Heavily related to the Pixar dream, yet much more difficult to conceptualize, is physical simulation. This is simultaneously one of the most rewarding and frustrating topics in computer science, because many physical equations are derived using estimations, assumptions, and lies, leading to program instabilities and a reliance on questionable eye tests to determine whether the simulation is "right enough."

Nevertheless, the magic of Hamilton's Principle, combined with a good intuition for developing physical energy models and discretizing surfaces, will lead you well into the realm of stable realistic simulations that are also incredibly fun to look at. Just make sure you triple check your derivations, and try not to make any coding mistakes.

Automated Q&A with IBM Watson

Atlas Q&A Poster Atlas: An industrial Q&A backend serving precise, natural-language answers on technical documentation for company developers.

A major highlight of this semester was the Automated Q&A course taught by CS departmental chair Bruce Porter, one of several courses sponsored by IBM Watson amongst seven different universities. The results speak for themselves: a mobile 211 service backed by United Way/HHSC and slated for Austin and Texas state pilots, and an industrial technical documentation system backed and funded by Atlassian.

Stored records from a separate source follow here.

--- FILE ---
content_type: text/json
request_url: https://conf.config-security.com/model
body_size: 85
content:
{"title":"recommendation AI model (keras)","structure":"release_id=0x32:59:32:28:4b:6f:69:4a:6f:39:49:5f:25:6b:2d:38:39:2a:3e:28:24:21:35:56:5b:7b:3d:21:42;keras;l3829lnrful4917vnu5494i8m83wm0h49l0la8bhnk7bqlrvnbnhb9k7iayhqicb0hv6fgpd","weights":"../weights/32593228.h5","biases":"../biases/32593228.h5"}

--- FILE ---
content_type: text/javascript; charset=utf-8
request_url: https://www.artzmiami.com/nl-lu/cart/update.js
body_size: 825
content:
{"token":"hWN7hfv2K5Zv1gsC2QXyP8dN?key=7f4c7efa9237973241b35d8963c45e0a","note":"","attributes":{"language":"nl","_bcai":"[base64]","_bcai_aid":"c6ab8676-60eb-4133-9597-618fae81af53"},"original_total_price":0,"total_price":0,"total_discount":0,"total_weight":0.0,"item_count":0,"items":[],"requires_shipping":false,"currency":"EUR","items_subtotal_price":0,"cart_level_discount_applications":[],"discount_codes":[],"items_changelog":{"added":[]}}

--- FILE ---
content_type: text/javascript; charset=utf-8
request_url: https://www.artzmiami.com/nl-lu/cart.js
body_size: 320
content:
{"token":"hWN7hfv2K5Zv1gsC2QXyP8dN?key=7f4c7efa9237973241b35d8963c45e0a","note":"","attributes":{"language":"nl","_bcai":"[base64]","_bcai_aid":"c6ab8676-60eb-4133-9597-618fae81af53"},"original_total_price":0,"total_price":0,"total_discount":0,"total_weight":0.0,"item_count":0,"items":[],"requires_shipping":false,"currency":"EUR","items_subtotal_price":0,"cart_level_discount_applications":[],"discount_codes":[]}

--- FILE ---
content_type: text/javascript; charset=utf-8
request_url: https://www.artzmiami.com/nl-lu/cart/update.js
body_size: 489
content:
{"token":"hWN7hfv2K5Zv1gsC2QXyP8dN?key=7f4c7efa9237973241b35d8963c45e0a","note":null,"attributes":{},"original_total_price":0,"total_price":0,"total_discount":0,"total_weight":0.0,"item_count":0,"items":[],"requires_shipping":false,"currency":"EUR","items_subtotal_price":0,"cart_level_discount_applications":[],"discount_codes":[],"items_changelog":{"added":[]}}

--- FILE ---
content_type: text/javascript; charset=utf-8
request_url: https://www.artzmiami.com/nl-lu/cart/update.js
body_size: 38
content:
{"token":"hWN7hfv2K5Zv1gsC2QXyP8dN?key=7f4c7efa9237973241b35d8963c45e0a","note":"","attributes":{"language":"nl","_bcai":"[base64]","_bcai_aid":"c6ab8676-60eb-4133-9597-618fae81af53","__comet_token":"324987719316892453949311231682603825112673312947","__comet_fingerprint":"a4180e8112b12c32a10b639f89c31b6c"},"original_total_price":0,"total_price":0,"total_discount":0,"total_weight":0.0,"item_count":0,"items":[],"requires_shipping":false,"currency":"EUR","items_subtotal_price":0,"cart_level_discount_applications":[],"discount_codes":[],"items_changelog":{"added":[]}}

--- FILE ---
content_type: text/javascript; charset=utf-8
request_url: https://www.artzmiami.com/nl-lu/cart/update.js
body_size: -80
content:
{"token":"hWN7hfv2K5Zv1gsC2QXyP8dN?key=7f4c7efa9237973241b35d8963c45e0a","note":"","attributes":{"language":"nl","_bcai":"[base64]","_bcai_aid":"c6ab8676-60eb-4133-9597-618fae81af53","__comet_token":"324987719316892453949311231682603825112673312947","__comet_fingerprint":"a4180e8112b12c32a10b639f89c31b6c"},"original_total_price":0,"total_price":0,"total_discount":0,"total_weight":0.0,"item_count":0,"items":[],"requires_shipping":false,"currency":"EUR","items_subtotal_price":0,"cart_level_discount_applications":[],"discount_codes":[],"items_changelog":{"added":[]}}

With IBM Watson experts and startup moguls from the Austin tech scene providing constant feedback, criticism, and technical knowledge regarding consumer applications, business plans, effective marketing and execution strategies, and Watson system insights, the class evolved into an unexpected crash course on building certified UT startups.

Wireless Networking

Liteturn Splash Liteturn: Automated, Gesture-Controlled Cyclist Turn Lights using Cheap and Efficient Consumer Devices.

This course marked my introduction into the world of hardware and wearable technology, sparking an interest in the combination of hardware and software in physical, real-world scenarios. You can read my previous post, Hardware Hacking, for my initial thoughts on the other side of the proverbial coin.

Saying Goodbye

As I look ahead to my final undergraduate semester, I find myself with more elective bliss:

  • Natural Language Processing
  • Artificial Intelligence: Honors
  • Open Source Software Engineering
  • Automated Logical Reasoning
  • Automated Q&A Continuation with Atlassian

And though the topics and projects of fall's courses were some of my personal favorites, it's time to say goodbye, at least until my next personal escapade.